** BEGIN **
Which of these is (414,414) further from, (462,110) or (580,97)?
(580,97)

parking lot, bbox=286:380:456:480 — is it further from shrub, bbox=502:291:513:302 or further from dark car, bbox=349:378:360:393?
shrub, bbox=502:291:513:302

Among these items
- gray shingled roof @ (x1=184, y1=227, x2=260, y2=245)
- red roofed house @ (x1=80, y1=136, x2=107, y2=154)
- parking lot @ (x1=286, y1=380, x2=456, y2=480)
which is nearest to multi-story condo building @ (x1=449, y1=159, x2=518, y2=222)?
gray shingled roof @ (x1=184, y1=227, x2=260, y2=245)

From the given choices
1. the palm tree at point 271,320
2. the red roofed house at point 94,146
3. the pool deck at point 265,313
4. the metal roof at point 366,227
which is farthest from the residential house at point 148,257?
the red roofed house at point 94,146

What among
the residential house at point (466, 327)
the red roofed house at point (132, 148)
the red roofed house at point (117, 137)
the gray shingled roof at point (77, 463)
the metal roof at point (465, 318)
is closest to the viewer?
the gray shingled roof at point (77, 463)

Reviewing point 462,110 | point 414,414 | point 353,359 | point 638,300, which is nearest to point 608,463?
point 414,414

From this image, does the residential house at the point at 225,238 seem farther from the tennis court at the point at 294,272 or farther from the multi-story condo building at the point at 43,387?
** END **
# WHAT YOU HAVE TO DO
Your task is to reproduce, exactly and exclusively, the lines from the one holding "Among these items" through the final line of the listing.

# ANSWER IN FULL
Among these items
- gray shingled roof @ (x1=184, y1=227, x2=260, y2=245)
- red roofed house @ (x1=80, y1=136, x2=107, y2=154)
- parking lot @ (x1=286, y1=380, x2=456, y2=480)
which is nearest to multi-story condo building @ (x1=449, y1=159, x2=518, y2=222)?
gray shingled roof @ (x1=184, y1=227, x2=260, y2=245)

From the given choices
1. the palm tree at point 271,320
2. the red roofed house at point 94,146
3. the pool deck at point 265,313
4. the metal roof at point 366,227
which is farthest from the residential house at point 148,257?
the red roofed house at point 94,146

What among
the residential house at point (466, 327)
the red roofed house at point (132, 148)
the red roofed house at point (117, 137)
the gray shingled roof at point (77, 463)
the metal roof at point (465, 318)
is closest to the viewer?
the gray shingled roof at point (77, 463)

Reviewing point 462,110 | point 414,414 | point 353,359 | point 638,300, which is nearest to point 608,463?
point 414,414

From this image, does the residential house at the point at 225,238 seem farther from the tennis court at the point at 294,272 or farther from the multi-story condo building at the point at 43,387?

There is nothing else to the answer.